3. Incompatibilité religieuse. — Ce n’est point comme juge de la doctrine que la guerre intervient parfois dans les questions de religion ; il est évident que la théologie n’a rien de commun avec l’exercice de la force. Aussi la guerre n’a-t-elle pas la prétention de décider, entre deux croyances, laquelle est la vraie ; entre deux opinions théologiques, de quel côté est l’orthodoxie et de quel côté l’hérésie.
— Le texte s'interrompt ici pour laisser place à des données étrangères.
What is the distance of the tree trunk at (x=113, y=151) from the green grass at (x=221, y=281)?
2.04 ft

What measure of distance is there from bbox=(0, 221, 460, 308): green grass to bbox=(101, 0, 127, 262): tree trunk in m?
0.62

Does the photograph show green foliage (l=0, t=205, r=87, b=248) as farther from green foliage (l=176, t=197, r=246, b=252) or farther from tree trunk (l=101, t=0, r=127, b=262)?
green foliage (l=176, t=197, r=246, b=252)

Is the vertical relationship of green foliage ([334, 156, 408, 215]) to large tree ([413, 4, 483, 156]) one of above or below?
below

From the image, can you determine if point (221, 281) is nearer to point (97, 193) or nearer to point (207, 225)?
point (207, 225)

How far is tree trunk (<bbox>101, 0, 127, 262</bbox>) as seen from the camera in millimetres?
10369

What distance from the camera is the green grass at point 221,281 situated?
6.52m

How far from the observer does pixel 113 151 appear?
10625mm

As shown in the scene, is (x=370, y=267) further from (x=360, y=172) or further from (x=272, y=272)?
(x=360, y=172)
Il s’agit simplement pour elle de décider, entre deux fractions d’un même peuple divisé dans sa religion et à qui la tolérance est impraticable, laquelle de ces fractions devra embrasser la religion de l’autre, comme l’enfant suit la religion de son père, à peine de se voir exclu de la communion paternelle. Ton peuple sera mon peuple, et ton Dieu sera mon Dieu, disait Ruth, veuve et désolée, a sa belle-mère Noémi, qui lui proposait de retourner dans son pays de Moato. Telle est précisément, en matière de religion, la maxime que la guerre impose a la faiblesse.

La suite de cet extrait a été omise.